Page extract >>
——

General Surgery Coding Alert

You Be the Coder:

Separate Session Warrants Separate Code

Question: Our surgeon biopsied a suspicious bleeding lesion during an anoscopy procedure. Later the same day, the patient had to return to the operating room due to excessive bleeding, which the surgeon controlled using a plasma coagulator. Is the bleeding control included in the initial service since the return to surgery was on the same day? 

Washington Subscriber

Answer: No, you should not include the return to surgery for bleeding control under a single code for the initial anoscopy with biopsy. 

Although it is true that you should not separately bill for bleeding control that is part of an endoscopy procedure, you should bill for the service when the surgeon performs the work as at a separate session.

In this case, you should report the initial procedure as 46606 (Anoscopy; with biopsy, single or multiple). For bleeding control at a separate session the same day, you should also report 46614 (Anoscopy; with control of bleeding [e.g., injection, bipolar cautery, unipolar cautery, laser, heater probe, stapler, plasma coagulator]). You’ll need to list 46614 with modifier 59 (Distinct procedural service), because both CPT® and Medicare’s Correct Coding Initiative (CCI) consider 46614 a component of 46606 for the same operative session and anatomic site. 

Avoid: Don’t use the “return to surgery” modifier 78 (Unplanned return to the operating/procedure room by the same physician or other qualified health care professional following initial procedure for a related procedure during the postoperative period), because the postoperative period doesn’t start until the day after surgery.

Look ahead: When Medicare rolls out the new “X{EPSU}” modifiers in 2015 to replace modifier 59, you would report 46614 in this case with modifier XE (Separate encounter) to indicate that the services did not occur at the same operative session.

——

Data to examine >>
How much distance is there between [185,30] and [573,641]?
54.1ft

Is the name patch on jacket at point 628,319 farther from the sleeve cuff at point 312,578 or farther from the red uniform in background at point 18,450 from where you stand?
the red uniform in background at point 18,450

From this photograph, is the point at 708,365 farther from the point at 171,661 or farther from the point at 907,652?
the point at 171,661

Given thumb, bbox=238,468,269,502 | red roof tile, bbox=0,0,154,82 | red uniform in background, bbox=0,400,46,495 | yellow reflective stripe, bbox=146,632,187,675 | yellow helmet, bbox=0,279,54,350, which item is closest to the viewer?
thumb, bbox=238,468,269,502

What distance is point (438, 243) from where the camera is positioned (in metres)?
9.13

——

About this exercise >>
Answer these questions about the coding alert, one per line:
(a) Which code does it give for the initial anoscopy with biopsy?
(b) Which modifier must be listed with 46614?
(c) Which modifier would replace it for this case once Medicare's new modifiers arrive in 2015?
The lines have nothing to do with the coding alert.

Worked solution >>
(a) 46606
(b) Modifier 59 (Distinct procedural service)
(c) Modifier XE (Separate encounter)